Hoe de behandeling is uitgevoerd
Behandeling voor aangeboren heupdysplasie kan worden gedaan met behulp van een speciaal type beugel, met behulp van een gipsverband van de borst naar de voeten of een operatie, en moet altijd worden begeleid door de kinderarts.
Meestal wordt de behandeling geselecteerd op basis van de leeftijd van de baby:
1. Levensduur tot 3 maanden
Wanneer dysplasie kort na de geboorte wordt ontdekt, is de eerste keuze van de behandeling de Pavlik-brace die aan de benen en borst van de baby wordt bevestigd.Met deze brace is het been van de baby altijd gevouwen en open, omdat deze positie ideaal is voor het heupgewricht om zich normaal te ontwikkelen.
Na 2 tot 3 weken na het plaatsen van deze beugel, moet de baby opnieuw worden onderzocht, zodat de arts kan zien of het gewricht goed is gepositioneerd. Zo niet, dan wordt de beugel verwijderd en wordt er gips geplaatst, maar als het gewricht goed is gepositioneerd, moet de beugel worden gehandhaafd totdat het kind geen verandering meer heeft in de heup, wat kan gebeuren in 1 maand of zelfs 6 maanden.
Deze bretels moeten de hele dag en de hele nacht worden onderhouden en kunnen alleen worden verwijderd om de baby te wassen en moeten kort daarna weer worden aangetrokken. Het gebruik van Pavlik beugels veroorzaakt geen pijn en de baby went er binnen een paar dagen aan, dus het is niet nodig om de beugel te verwijderen als je denkt dat de baby geïrriteerd is of huilt.
2. Tussen 3 maanden en 1 jaar
Als dysplasie pas wordt ontdekt als de baby ouder is dan 3 maanden, kan de behandeling worden uitgevoerd door het gewricht handmatig op zijn plaats te brengen door de orthopedist en onmiddellijk daarna gips te gebruiken om de juiste plaatsing van het gewricht te behouden.
De pleister moet 2 tot 3 maanden worden bewaard en daarna moet een ander apparaat, zoals Milgram, nog 2 tot 3 maanden worden gebruikt. Na deze periode moet het kind opnieuw worden geëvalueerd om te controleren of de ontwikkeling correct verloopt. Als dit niet het geval is, kan de arts een operatie aanbevelen.

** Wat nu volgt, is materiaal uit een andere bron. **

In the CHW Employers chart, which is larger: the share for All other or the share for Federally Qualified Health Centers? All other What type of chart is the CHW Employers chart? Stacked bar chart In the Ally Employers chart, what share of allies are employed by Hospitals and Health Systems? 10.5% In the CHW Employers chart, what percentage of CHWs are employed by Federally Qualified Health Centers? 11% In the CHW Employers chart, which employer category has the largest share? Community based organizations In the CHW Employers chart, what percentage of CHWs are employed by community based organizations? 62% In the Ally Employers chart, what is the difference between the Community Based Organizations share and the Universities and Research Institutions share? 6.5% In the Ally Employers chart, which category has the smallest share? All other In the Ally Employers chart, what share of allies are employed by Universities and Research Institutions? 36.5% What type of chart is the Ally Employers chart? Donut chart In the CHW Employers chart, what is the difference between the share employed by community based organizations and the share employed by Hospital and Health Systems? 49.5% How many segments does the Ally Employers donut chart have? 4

3. Nadat u begonnen bent met lopen
Als de diagnose later wordt gesteld, nadat het kind is gaan lopen, wordt de behandeling meestal met een operatie uitgevoerd. Dit komt doordat het gebruik van gips en Pavlik bretels na het eerste levensjaar niet meer effectief is.

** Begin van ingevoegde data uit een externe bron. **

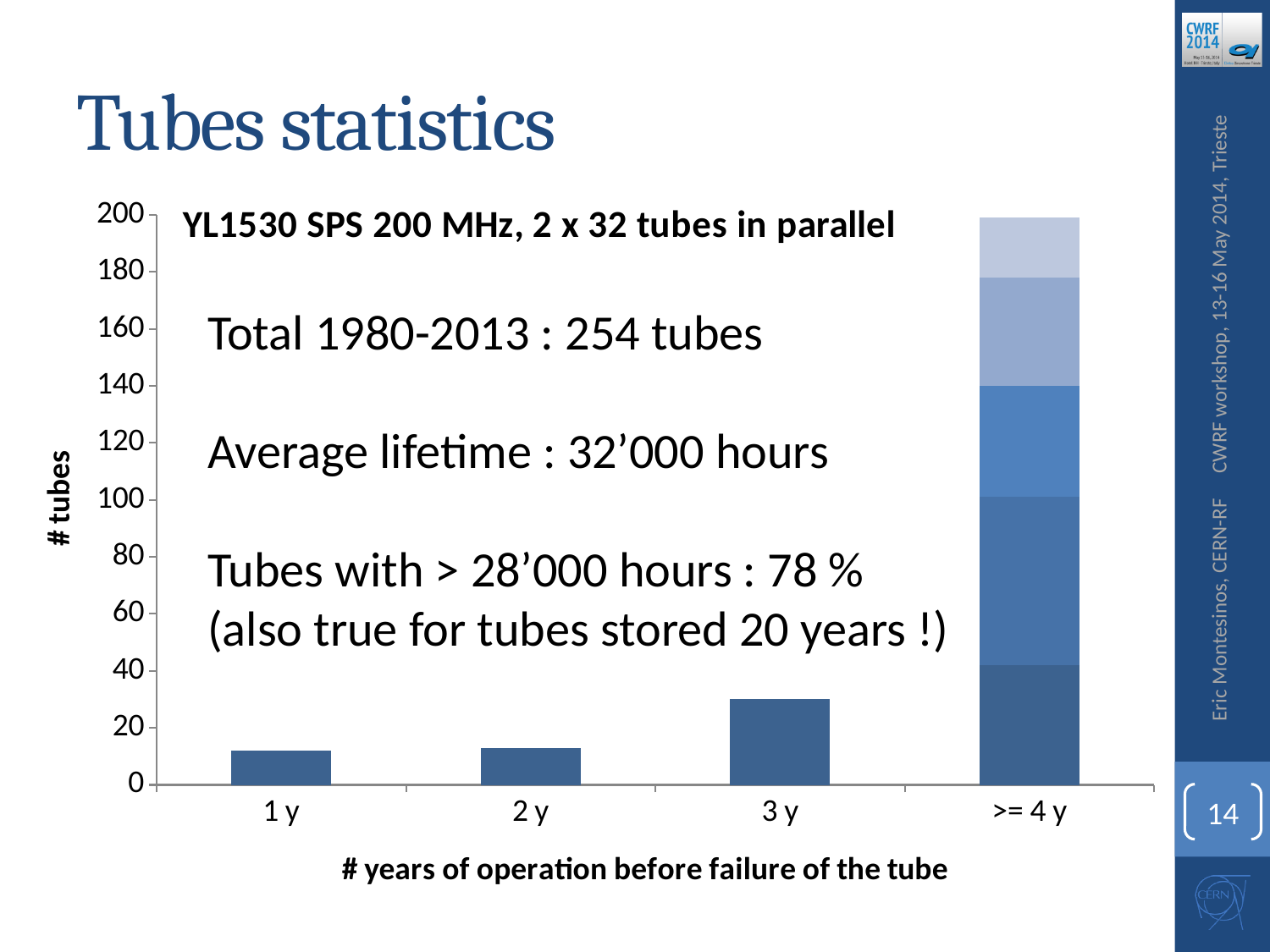
What is the title of the chart? YL1530 SPS 200 MHz, 2 x 32 tubes in parallel Do the bar heights rise or fall from 1 y to >= 4 y along the x axis? rise Is the value for 3 y greater or less than 40? less Is the value for 3 y greater or less than 20? greater Is the value for 2 y greater or less than 20? less How many categories are shown on the x axis of the chart? 4 Which is larger, the value for 3 y or the value for 1 y? 3 y What kind of chart is shown on the slide? bar chart Which category has the highest bar in the chart? >= 4 y What is the label of the x axis of the chart? # years of operation before failure of the tube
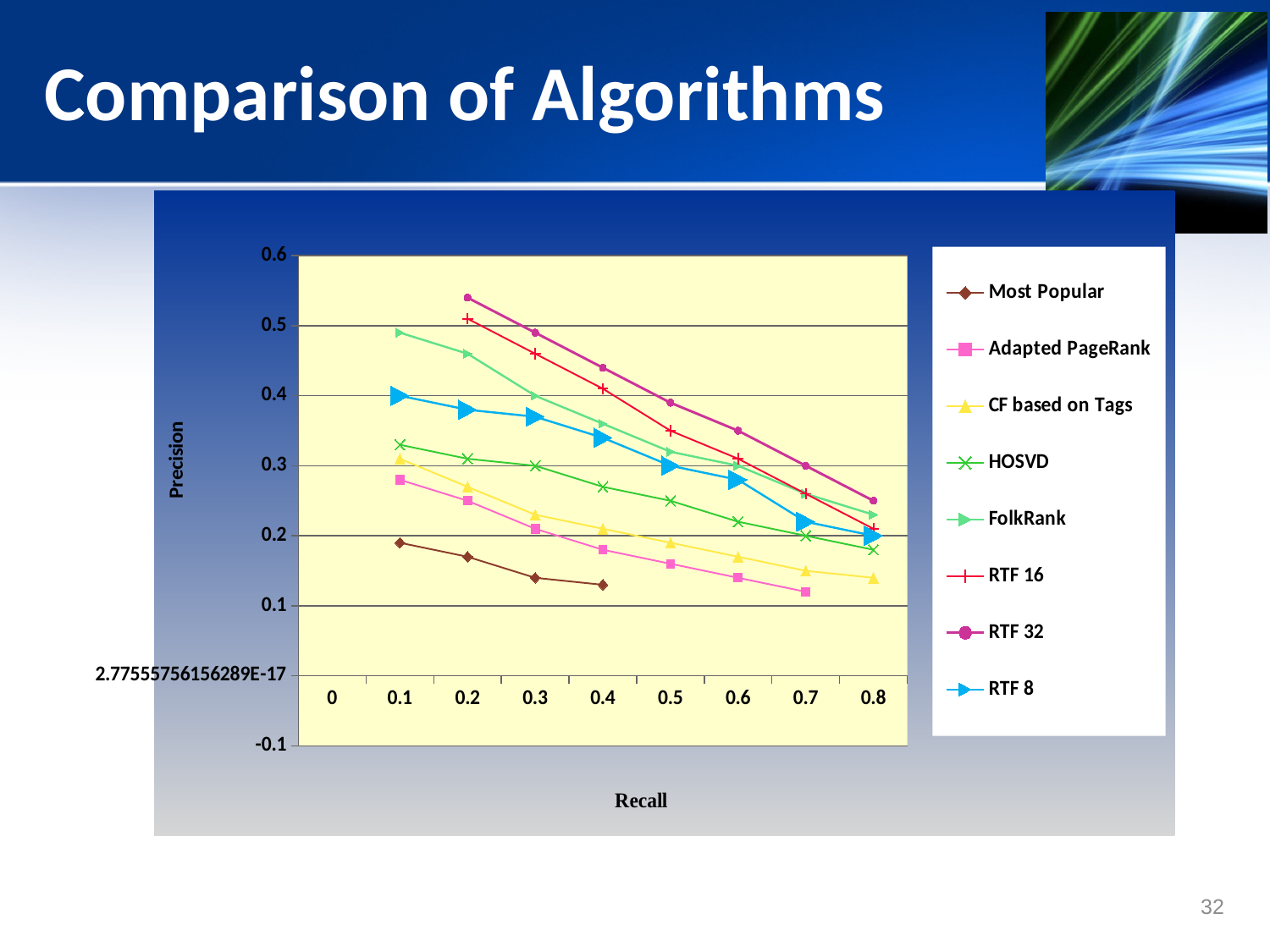
Which series has the lowest precision at recall 0.1? Most Popular Is the precision of Adapted PageRank at recall 0.7 greater or less than 0.2? less Do the precision values rise or fall as recall increases along the x axis? fall How many series does the legend list? 8 Is the precision of RTF 32 at recall 0.2 greater or less than 0.5? greater What kind of chart is shown on the slide? line chart What is the label of the y axis? Precision Which series has the highest precision at recall 0.2? RTF 32 How many data points are plotted for the Most Popular series? 4 At recall 0.5, which series has the higher precision, FolkRank or HOSVD? FolkRank What is the label of the x axis? Recall Is the precision of Most Popular at recall 0.4 greater or less than 0.2? less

De diagnose na die leeftijd is laat en wat de aandacht van de ouders trekt, is dat het kind mank loopt, alleen op de tenen loopt of niet graag een van de benen gebruikt. Bevestiging wordt gedaan door middel van röntgenfoto's, magnetische resonantie of echografie die veranderingen in de positionering van het femur in de heup laten zien.

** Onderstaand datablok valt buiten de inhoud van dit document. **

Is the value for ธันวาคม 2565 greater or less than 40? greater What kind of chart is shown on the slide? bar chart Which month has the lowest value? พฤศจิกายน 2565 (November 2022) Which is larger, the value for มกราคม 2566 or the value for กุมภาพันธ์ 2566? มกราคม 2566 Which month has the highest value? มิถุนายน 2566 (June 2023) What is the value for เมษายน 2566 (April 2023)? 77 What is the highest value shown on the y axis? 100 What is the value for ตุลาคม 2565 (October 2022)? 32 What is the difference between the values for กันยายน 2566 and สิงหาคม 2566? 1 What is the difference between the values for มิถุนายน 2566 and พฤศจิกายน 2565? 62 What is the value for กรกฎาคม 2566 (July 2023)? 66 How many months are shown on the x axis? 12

Mogelijke complicaties van dysplasie
Wanneer dysplasie laat, maanden of jaren na de geboorte wordt ontdekt, is er een risico op complicaties en de meest voorkomende is dat het ene been korter wordt dan het andere, waardoor het kind altijd hobbelt, waardoor het nodig is om schoenen te dragen die zijn gemaakt op maat gemaakt om te proberen de hoogte van beide benen aan te passen.
Bovendien kan het kind in de jeugd artrose van de heup krijgen, scoliose van de wervelkolom en pijn in de benen, heup en rug, naast het moeten lopen met behulp van krukken, waardoor fysiotherapie gedurende lange perioden nodig is.